James Davenport Whelpley


James Davenport Whelpley was an American physician and author.
Whelpley was born in N. Y. City, 23 Jan., 1817. His father was Rev. Philip M. Whelpley, pastor of
the 1st Presbyterian Church in N. Y. City, and his mother was Abigail Fitch Davenport, a descendant of the first minister of New Haven. He graduated from Yale College in 1837. After graduation he acted as assistant in Rogers' Geological Survey of Pennsylvania, for two years, and then entered the Medical Department of Yale College, where he graduated in 1842. He remained in New Haven until 1846, engaged in the study of the sciences, and in literary pursuits.
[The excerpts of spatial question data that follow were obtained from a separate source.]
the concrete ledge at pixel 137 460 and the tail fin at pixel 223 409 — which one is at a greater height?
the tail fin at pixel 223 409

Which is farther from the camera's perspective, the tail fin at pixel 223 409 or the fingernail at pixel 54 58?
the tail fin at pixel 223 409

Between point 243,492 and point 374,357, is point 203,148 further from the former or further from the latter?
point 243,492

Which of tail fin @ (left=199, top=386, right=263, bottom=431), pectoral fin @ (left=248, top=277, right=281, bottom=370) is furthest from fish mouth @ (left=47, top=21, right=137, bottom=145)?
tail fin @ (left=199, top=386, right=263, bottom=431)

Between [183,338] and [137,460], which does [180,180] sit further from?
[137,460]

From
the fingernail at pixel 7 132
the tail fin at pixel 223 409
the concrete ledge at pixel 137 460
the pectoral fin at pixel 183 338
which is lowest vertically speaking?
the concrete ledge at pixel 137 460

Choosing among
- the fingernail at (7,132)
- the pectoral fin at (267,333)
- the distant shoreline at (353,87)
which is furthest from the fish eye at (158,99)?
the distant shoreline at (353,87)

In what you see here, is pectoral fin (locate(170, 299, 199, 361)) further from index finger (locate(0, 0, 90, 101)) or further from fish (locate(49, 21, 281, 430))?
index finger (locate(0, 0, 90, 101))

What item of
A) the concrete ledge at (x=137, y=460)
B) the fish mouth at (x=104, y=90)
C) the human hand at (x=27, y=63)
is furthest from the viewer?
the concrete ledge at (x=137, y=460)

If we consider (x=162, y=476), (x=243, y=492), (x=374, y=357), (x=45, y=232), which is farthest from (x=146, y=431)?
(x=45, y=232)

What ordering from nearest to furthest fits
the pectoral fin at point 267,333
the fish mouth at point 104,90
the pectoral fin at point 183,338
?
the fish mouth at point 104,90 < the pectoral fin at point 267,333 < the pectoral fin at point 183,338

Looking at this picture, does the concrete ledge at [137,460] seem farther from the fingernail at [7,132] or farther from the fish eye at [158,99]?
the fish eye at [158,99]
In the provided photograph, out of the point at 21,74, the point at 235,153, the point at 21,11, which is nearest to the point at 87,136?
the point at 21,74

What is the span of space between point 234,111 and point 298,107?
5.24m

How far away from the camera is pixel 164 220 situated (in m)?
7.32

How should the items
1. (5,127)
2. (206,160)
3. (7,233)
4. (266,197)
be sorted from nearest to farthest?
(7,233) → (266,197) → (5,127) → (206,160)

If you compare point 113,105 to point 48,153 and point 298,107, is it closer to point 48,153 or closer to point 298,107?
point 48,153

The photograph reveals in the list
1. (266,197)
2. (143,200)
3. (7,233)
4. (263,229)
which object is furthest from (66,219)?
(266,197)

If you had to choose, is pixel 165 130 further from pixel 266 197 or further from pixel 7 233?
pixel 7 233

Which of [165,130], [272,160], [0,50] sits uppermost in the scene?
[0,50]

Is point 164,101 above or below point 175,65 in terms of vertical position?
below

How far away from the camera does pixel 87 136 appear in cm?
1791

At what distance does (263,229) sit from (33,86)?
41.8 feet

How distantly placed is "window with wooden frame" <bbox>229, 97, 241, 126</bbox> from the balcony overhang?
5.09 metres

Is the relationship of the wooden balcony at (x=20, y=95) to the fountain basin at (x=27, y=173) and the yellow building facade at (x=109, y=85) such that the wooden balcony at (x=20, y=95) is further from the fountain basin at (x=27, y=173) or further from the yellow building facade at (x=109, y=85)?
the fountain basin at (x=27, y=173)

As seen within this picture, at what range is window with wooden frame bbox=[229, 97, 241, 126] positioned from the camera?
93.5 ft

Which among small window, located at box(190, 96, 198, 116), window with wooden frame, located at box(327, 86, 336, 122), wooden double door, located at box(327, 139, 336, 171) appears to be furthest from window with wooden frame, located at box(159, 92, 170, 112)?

He then went to Brooklyn, N. Y., and began to practice his profession, but was soon obliged to relinquish it from ill-health. In 1847, he removed to N. Y. City, and became the editor and one of the owners of the , to which he had been a frequent contributor from 1845. While thus engaged, in 1849, he formed a project of establishing a commercial colony in Honduras, and in furtherance of this enterprise, spent two years in San Francisco, purchasing and editing one of the daily papers there. His arrangements were disturbed by the presence of the filibuster William Walker in Honduras, and on going thither he was detained by Walker for nearly a year, enduring great privation, and being impressed into service as a surgeon. Escaping to San Francisco, he returned early in 1857 to the East, and again devoted himself to literature, and to scientific studies. For the last ten years of his life he was a great sufferer from asthma, which gradually developed into consumption of the lungs, of which disease he died, at his residence in Boston, 15 April 1872. Dr. WhelpIey's publications show a most original mind, and his unpublished papers are even more remarkable. He was a member of the American Academy. His scientific researches were chiefly in physics and in metallurgy.
He married first, in Jan., 1848, Miss Anna M. Wells, of Roxbury, Mass., who died 29 July 1859, leaving one daughter. His second wife was Miss Mary L. Breed, of Virginia, whom he married in the autumn of 1861, and who survived him, with their three children, including Mary Taylor Brush.